> **Parts of the exercise**
1 – In the text on workplace emergency procedures, how many stages does an emergency evacuation plan comprise?
2 – Write the next part of the text on workplace emergency procedures, following on from its final numbered stage.

> **Study text**
Employers must establish appropriate procedures to be followed in the event of serious and imminent danger to persons at work. This includes the duty of employers or controllers of premises to ensure that any necessary contacts are arranged with external services, particularly with regard to first aid, emergency medical care and rescue work.
As obvious as it sounds, emergency plans should include procedures for determining whether an emergency has occurred, and when to activate the plan in response to an emergency. This should include identifying an appropriately trained person who will take the decision, in consultation with others, on when an emergency has occurred.
An emergency evacuation plan, regardless of the cause of the evacuation, would comprise the following four stages:
1. How staff are enabled to recognise an emergency.
2. Communication of the emergency to affected staff.
3. Preparation of staff and/or the building for the evacuation.
4. Actions of staff and others (e.g. visitors) in the emergency evacuation.

> **Information shown**
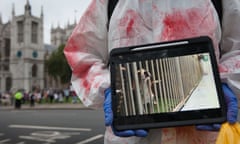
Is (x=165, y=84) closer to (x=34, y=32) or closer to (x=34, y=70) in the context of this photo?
(x=34, y=32)

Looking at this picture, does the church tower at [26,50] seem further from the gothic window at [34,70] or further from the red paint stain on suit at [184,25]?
the red paint stain on suit at [184,25]

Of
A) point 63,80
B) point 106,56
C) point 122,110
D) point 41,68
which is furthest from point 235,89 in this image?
point 41,68

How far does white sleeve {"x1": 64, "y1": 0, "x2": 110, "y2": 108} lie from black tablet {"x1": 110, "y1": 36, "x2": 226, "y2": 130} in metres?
0.19

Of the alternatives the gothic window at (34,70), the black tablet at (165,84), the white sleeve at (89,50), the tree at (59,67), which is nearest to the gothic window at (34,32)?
the gothic window at (34,70)

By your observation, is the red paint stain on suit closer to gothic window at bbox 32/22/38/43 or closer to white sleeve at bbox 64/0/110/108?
white sleeve at bbox 64/0/110/108

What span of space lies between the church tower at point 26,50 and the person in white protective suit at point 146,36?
6100 cm

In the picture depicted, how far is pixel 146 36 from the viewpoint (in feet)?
4.08

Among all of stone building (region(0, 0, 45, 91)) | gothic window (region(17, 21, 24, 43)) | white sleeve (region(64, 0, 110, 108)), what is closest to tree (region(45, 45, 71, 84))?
stone building (region(0, 0, 45, 91))

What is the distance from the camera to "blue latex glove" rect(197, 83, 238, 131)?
1.03 metres

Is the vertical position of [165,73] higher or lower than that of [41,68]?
lower

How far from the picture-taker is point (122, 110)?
1.11m

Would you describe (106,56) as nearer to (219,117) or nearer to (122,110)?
(122,110)

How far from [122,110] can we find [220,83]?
313 mm

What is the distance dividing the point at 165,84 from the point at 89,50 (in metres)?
0.40
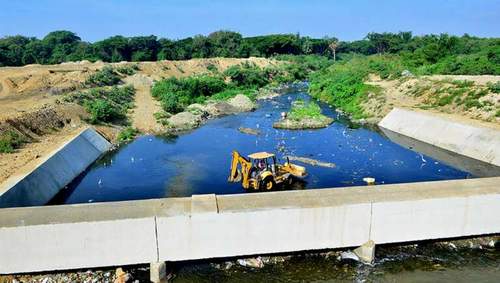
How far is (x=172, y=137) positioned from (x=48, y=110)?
951 centimetres

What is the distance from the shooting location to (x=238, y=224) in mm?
12992

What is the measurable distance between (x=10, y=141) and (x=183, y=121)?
16818mm

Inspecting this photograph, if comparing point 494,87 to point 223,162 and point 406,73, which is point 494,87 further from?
point 223,162

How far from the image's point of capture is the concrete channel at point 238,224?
1236 centimetres

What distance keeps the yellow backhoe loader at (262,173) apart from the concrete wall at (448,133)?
12.6 meters

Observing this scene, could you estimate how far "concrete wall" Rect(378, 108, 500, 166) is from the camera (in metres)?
25.6

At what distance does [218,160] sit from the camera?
86.3ft

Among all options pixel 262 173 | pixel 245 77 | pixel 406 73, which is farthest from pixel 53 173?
pixel 245 77

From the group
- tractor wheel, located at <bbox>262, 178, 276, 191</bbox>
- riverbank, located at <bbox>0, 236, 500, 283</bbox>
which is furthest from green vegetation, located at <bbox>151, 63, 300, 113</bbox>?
riverbank, located at <bbox>0, 236, 500, 283</bbox>

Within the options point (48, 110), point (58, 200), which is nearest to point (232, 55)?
point (48, 110)

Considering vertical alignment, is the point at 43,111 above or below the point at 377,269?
above

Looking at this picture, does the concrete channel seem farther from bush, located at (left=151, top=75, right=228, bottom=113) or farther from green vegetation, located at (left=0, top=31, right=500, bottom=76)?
green vegetation, located at (left=0, top=31, right=500, bottom=76)

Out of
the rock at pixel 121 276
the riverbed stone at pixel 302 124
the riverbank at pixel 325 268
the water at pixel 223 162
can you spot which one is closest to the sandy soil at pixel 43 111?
the water at pixel 223 162

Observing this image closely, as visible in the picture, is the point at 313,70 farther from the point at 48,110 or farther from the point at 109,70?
the point at 48,110
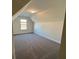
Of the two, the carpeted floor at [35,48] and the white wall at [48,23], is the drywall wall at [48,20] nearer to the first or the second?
the white wall at [48,23]

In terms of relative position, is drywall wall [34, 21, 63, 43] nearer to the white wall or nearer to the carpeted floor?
the white wall

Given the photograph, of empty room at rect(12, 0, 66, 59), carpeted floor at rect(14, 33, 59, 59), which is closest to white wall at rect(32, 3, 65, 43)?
empty room at rect(12, 0, 66, 59)

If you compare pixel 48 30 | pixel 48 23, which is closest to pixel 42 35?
pixel 48 30

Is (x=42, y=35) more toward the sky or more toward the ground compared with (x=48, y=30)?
more toward the ground

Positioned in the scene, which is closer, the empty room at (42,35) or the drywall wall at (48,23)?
the empty room at (42,35)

> **Numbered answers**
1 – Four stages.

2 –
The above stages would lead to a plan that would cover, as a minimum, the following points:
• What action should be taken by persons discovering an emergency.
• Who is responsible for making contact with the emergency services and the method of doing so.
• Identification of type of warning alarms (bells / klaxons / sirens) to be used (this is important as confusion can arise over what different alarms mean).
• Location of call points, escape routes, duties and identities of persons with special responsibilities and assembly points, i.e. places of safety.
• Procedures for dealing with the emergency services on arrival (including providing information on risks to them, e.g. presence of asbestos, flammables, etc.), and the training that should be provided for all employees or occupiers.